> **WHAT TO PRODUCE**:
Having read the listing below, repeat it exactly.

═════ EXTRACTED ENTRIES

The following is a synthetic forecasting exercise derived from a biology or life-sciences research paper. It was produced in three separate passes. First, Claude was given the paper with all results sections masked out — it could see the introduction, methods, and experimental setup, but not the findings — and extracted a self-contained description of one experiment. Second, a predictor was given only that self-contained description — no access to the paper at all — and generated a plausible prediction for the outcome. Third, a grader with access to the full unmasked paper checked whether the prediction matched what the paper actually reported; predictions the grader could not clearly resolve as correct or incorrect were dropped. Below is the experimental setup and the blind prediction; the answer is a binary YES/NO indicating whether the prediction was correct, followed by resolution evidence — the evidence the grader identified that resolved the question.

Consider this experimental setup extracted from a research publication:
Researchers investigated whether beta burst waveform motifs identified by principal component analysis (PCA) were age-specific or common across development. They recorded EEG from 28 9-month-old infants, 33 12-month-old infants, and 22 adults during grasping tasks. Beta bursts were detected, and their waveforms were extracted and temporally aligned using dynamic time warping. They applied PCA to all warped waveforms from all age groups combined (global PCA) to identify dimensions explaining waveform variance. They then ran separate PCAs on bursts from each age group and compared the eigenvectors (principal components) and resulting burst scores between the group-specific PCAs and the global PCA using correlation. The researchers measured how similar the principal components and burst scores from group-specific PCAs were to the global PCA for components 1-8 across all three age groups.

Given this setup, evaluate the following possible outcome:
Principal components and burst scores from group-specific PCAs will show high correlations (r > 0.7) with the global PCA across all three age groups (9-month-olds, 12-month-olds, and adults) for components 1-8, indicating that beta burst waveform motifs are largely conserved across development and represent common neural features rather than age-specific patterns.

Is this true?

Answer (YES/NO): YES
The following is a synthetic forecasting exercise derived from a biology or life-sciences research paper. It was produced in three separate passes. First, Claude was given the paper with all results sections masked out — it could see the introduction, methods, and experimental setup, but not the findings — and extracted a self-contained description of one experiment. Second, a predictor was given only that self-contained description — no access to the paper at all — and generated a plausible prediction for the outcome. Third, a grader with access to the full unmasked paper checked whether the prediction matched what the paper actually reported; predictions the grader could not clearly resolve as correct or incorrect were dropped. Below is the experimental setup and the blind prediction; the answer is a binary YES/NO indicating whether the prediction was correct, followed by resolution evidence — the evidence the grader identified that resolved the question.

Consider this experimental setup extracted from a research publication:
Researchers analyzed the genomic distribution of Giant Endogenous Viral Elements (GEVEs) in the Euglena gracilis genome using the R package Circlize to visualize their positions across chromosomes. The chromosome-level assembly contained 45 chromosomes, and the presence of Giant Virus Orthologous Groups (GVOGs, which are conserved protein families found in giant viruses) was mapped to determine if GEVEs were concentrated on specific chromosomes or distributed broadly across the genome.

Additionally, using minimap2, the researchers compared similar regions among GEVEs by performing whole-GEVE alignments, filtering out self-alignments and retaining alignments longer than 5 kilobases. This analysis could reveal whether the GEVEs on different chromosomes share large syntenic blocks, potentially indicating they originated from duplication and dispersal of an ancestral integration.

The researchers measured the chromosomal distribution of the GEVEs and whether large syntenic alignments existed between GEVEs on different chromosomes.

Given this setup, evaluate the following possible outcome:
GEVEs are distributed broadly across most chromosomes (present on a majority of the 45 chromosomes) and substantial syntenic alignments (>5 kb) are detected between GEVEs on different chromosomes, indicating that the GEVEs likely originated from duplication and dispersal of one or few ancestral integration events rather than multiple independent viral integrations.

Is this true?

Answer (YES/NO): NO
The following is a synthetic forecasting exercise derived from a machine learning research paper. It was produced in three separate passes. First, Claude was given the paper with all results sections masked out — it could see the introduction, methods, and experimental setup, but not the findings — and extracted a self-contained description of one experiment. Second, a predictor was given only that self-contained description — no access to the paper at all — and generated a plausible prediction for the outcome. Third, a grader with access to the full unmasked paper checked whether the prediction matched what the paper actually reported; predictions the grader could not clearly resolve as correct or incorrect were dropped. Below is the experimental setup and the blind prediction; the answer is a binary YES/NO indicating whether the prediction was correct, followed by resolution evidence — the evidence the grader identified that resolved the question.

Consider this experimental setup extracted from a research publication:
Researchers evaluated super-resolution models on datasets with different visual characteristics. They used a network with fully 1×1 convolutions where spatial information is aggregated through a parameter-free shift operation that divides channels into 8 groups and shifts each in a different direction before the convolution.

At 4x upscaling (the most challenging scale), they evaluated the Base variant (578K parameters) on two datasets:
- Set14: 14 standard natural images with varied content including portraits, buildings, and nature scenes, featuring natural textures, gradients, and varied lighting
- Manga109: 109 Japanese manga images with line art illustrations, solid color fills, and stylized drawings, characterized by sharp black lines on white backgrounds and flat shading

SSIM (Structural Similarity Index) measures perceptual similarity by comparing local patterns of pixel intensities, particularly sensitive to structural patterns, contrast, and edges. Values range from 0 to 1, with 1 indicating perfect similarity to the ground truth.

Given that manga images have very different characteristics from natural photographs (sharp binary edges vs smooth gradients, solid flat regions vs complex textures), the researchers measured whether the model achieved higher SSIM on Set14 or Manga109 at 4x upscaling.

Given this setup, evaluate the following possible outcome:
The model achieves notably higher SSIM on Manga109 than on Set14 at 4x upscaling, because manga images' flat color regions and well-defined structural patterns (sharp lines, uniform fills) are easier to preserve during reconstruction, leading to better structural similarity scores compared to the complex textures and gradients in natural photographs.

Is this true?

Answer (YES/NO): YES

══════════

> **RESPONSE TO THIS EXERCISE**:
The following is a synthetic forecasting exercise derived from a biology or life-sciences research paper. It was produced in three separate passes. First, Claude was given the paper with all results sections masked out — it could see the introduction, methods, and experimental setup, but not the findings — and extracted a self-contained description of one experiment. Second, a predictor was given only that self-contained description — no access to the paper at all — and generated a plausible prediction for the outcome. Third, a grader with access to the full unmasked paper checked whether the prediction matched what the paper actually reported; predictions the grader could not clearly resolve as correct or incorrect were dropped. Below is the experimental setup and the blind prediction; the answer is a binary YES/NO indicating whether the prediction was correct, followed by resolution evidence — the evidence the grader identified that resolved the question.

Consider this experimental setup extracted from a research publication:
Researchers investigated whether beta burst waveform motifs identified by principal component analysis (PCA) were age-specific or common across development. They recorded EEG from 28 9-month-old infants, 33 12-month-old infants, and 22 adults during grasping tasks. Beta bursts were detected, and their waveforms were extracted and temporally aligned using dynamic time warping. They applied PCA to all warped waveforms from all age groups combined (global PCA) to identify dimensions explaining waveform variance. They then ran separate PCAs on bursts from each age group and compared the eigenvectors (principal components) and resulting burst scores between the group-specific PCAs and the global PCA using correlation. The researchers measured how similar the principal components and burst scores from group-specific PCAs were to the global PCA for components 1-8 across all three age groups.

Given this setup, evaluate the following possible outcome:
Principal components and burst scores from group-specific PCAs will show high correlations (r > 0.7) with the global PCA across all three age groups (9-month-olds, 12-month-olds, and adults) for components 1-8, indicating that beta burst waveform motifs are largely conserved across development and represent common neural features rather than age-specific patterns.

Is this true?

Answer (YES/NO): YES
The following is a synthetic forecasting exercise derived from a biology or life-sciences research paper. It was produced in three separate passes. First, Claude was given the paper with all results sections masked out — it could see the introduction, methods, and experimental setup, but not the findings — and extracted a self-contained description of one experiment. Second, a predictor was given only that self-contained description — no access to the paper at all — and generated a plausible prediction for the outcome. Third, a grader with access to the full unmasked paper checked whether the prediction matched what the paper actually reported; predictions the grader could not clearly resolve as correct or incorrect were dropped. Below is the experimental setup and the blind prediction; the answer is a binary YES/NO indicating whether the prediction was correct, followed by resolution evidence — the evidence the grader identified that resolved the question.

Consider this experimental setup extracted from a research publication:
Researchers analyzed the genomic distribution of Giant Endogenous Viral Elements (GEVEs) in the Euglena gracilis genome using the R package Circlize to visualize their positions across chromosomes. The chromosome-level assembly contained 45 chromosomes, and the presence of Giant Virus Orthologous Groups (GVOGs, which are conserved protein families found in giant viruses) was mapped to determine if GEVEs were concentrated on specific chromosomes or distributed broadly across the genome.

Additionally, using minimap2, the researchers compared similar regions among GEVEs by performing whole-GEVE alignments, filtering out self-alignments and retaining alignments longer than 5 kilobases. This analysis could reveal whether the GEVEs on different chromosomes share large syntenic blocks, potentially indicating they originated from duplication and dispersal of an ancestral integration.

The researchers measured the chromosomal distribution of the GEVEs and whether large syntenic alignments existed between GEVEs on different chromosomes.

Given this setup, evaluate the following possible outcome:
GEVEs are distributed broadly across most chromosomes (present on a majority of the 45 chromosomes) and substantial syntenic alignments (>5 kb) are detected between GEVEs on different chromosomes, indicating that the GEVEs likely originated from duplication and dispersal of one or few ancestral integration events rather than multiple independent viral integrations.

Is this true?

Answer (YES/NO): NO
The following is a synthetic forecasting exercise derived from a machine learning research paper. It was produced in three separate passes. First, Claude was given the paper with all results sections masked out — it could see the introduction, methods, and experimental setup, but not the findings — and extracted a self-contained description of one experiment. Second, a predictor was given only that self-contained description — no access to the paper at all — and generated a plausible prediction for the outcome. Third, a grader with access to the full unmasked paper checked whether the prediction matched what the paper actually reported; predictions the grader could not clearly resolve as correct or incorrect were dropped. Below is the experimental setup and the blind prediction; the answer is a binary YES/NO indicating whether the prediction was correct, followed by resolution evidence — the evidence the grader identified that resolved the question.

Consider this experimental setup extracted from a research publication:
Researchers evaluated super-resolution models on datasets with different visual characteristics. They used a network with fully 1×1 convolutions where spatial information is aggregated through a parameter-free shift operation that divides channels into 8 groups and shifts each in a different direction before the convolution.

At 4x upscaling (the most challenging scale), they evaluated the Base variant (578K parameters) on two datasets:
- Set14: 14 standard natural images with varied content including portraits, buildings, and nature scenes, featuring natural textures, gradients, and varied lighting
- Manga109: 109 Japanese manga images with line art illustrations, solid color fills, and stylized drawings, characterized by sharp black lines on white backgrounds and flat shading

SSIM (Structural Similarity Index) measures perceptual similarity by comparing local patterns of pixel intensities, particularly sensitive to structural patterns, contrast, and edges. Values range from 0 to 1, with 1 indicating perfect similarity to the ground truth.

Given that manga images have very different characteristics from natural photographs (sharp binary edges vs smooth gradients, solid flat regions vs complex textures), the researchers measured whether the model achieved higher SSIM on Set14 or Manga109 at 4x upscaling.

Given this setup, evaluate the following possible outcome:
The model achieves notably higher SSIM on Manga109 than on Set14 at 4x upscaling, because manga images' flat color regions and well-defined structural patterns (sharp lines, uniform fills) are easier to preserve during reconstruction, leading to better structural similarity scores compared to the complex textures and gradients in natural photographs.

Is this true?

Answer (YES/NO): YES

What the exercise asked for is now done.